Литмир - Электронная Библиотека
A
A

Меж пальцев святая вода...

Ничего нет, кроме слова о ней, если только ее, эту тотальность, переименовать: назвать вечное умирание просто умиранием, опустив атрибут вечное как невыразимый в слове. И тогда: вновь, вновь и еще раз вновь - по кругу.

Циклическое время вечного школярства - линейное время вечного приближения ко всё снимающему (даже и самого себя) абсолюту. Круг и прямая. Разрыв круга, обнаруживающий разрыв меж приемом-словом и смыслом, который должен быть оконтуренным дидактической хитростью. Зазор меж знанием об умении - научении - быть и просто знанием о том, что есть быть.

Учить быть - просто быть...

Что произошло в финале только что прочитанного текста? - Все слова о словах слились в единственное божье творческое слово, чреватое всем, равное Всему; прошлое и будущее, слившись в акмеистически значимый и полнобытийственный настоящий миг (как бы аналог памяти в гносеологии Августина), стали недвижной вечностью, а тварная эмпирия видимой жизни конкретного человека стала максимально конкретной, максимально видимой, запредельной жизнью (или запредельной смертью) в божественных эмпиреях, судимой "Страшным судом" после воскрешения из мертвых.

Но разрыв, о коем сказано, остается - зияющая кромешно-черная бездна. Вверху? Внизу? - Повсюдно. Черная от того, что всеосвещающий и всеслепящий свет истины и есть то абсолютно черное божественное солнце, черное от света и светлое от абсолютной тьмы: ослепление светом и пронзительная зрячесть (прозрение-озарение) во тьме (искры из глаз).

Попробовать съединить края: сдвинуть глыбы и "сшить" разрыв. Но как это сделать? Как быть хорошим? И вновь... уникальное слово, построяющее полнобытийственную человеческую жизнь на пути от смертной жизни (жизненной смерти) к жизненной жизни. Урок становления себя в слове и слова в себе?

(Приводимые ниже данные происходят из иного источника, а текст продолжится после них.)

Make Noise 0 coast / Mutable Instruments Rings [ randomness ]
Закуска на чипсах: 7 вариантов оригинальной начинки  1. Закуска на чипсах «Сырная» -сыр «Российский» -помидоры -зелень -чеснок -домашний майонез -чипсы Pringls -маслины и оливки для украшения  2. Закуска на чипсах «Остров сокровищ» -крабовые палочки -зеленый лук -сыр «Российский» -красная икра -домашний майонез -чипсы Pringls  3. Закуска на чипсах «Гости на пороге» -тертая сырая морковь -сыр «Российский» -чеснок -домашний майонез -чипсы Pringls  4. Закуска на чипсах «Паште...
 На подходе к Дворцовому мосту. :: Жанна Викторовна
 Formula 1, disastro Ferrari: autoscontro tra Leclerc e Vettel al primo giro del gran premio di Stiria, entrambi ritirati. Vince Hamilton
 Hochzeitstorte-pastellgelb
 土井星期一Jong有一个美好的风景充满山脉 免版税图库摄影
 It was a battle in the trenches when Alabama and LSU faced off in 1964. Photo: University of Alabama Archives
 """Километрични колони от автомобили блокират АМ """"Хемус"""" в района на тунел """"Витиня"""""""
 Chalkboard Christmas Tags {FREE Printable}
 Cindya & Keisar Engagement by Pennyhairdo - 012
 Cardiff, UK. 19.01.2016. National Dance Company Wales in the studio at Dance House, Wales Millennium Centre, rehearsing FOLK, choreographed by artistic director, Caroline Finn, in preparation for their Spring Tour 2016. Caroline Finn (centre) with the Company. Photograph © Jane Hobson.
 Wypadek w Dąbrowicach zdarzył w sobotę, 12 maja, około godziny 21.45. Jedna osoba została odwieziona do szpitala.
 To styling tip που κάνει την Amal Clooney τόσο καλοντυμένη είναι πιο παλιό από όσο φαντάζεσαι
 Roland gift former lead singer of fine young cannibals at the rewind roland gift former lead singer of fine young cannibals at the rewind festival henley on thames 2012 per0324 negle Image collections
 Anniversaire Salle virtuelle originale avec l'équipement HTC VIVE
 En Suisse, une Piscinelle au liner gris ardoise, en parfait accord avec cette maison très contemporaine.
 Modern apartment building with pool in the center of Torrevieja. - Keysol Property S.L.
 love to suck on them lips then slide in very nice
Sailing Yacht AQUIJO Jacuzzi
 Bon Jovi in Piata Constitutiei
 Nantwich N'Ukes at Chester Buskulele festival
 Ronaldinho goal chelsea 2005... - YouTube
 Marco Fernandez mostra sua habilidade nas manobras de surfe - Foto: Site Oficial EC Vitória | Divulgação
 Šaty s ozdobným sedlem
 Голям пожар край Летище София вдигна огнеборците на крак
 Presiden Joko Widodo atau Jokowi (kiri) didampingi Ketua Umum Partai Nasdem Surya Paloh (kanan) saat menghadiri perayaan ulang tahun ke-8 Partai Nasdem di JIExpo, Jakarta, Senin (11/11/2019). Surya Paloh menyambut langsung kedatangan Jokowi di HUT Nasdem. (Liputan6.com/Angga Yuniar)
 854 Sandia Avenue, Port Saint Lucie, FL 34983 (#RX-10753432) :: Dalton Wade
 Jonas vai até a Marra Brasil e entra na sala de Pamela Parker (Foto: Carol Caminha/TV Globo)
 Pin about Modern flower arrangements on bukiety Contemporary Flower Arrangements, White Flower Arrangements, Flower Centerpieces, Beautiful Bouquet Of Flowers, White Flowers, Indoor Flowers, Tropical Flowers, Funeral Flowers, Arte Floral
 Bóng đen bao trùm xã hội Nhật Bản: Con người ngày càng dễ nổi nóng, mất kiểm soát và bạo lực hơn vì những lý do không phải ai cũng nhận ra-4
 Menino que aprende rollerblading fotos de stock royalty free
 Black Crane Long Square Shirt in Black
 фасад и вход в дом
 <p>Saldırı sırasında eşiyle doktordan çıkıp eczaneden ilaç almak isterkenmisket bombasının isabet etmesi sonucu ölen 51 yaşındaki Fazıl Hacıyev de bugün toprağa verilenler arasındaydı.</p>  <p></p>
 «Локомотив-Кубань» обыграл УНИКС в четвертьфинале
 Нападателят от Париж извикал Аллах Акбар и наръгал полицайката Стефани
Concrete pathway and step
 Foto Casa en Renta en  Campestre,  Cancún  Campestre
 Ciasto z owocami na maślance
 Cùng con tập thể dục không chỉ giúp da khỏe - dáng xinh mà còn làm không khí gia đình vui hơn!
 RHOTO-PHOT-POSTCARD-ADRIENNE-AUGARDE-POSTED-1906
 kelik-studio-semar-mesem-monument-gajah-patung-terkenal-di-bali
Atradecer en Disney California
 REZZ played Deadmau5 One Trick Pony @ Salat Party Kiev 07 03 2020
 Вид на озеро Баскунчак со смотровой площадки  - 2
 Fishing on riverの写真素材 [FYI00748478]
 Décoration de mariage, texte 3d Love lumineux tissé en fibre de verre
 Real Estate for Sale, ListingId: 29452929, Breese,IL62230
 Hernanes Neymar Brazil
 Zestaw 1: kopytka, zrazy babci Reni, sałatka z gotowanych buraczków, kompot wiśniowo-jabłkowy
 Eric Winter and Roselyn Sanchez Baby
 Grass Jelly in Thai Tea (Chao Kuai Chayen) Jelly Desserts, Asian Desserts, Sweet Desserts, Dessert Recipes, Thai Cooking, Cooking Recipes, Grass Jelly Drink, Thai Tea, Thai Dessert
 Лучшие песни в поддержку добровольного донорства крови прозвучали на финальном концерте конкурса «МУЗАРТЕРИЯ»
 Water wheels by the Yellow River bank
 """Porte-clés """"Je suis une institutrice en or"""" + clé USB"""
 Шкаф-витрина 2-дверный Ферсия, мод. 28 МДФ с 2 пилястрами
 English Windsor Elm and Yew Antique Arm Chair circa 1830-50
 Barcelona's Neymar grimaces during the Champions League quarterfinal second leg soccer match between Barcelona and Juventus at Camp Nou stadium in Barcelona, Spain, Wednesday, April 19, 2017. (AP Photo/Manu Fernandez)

Опыт обращения: исповеди и покаяния. Опыт исповедального слова...

НАЧИНАЕТСЯ "ИСПОВЕДЬ" блаженного Августина - этот великий светоносный урок просветляющейся души, мучительного самосозидательного борения с самой собой во имя просветления божественного Смысла в себе самом для всех других (как потом выяснится и прояснится в последующих веках).

Выпишу сначала из этого текста-плача те места, которые имеют отношение к теме только что разобранного текста того же автора.

"И тебя желает славить человек, частица творения твоего, человек, носящий в себе мертвенность свою..." ("Исповедь", I, 1).

"Мне, земле и пеплу, позволь говорить..." (I, 6).

"Господи, лишь потому хочу говорить, что не ведаю, откуда пришел я в эту то ли мертвенную жизнь, то ли жизненную смерть. Не ведаю, откуда пришел" (там же).

"Что я без тебя, как не путник у края пропасти? А если благоденствую, то разве не только свое сосу и не услаждаюсь тобой, пищей нетленной?" (IV, 1).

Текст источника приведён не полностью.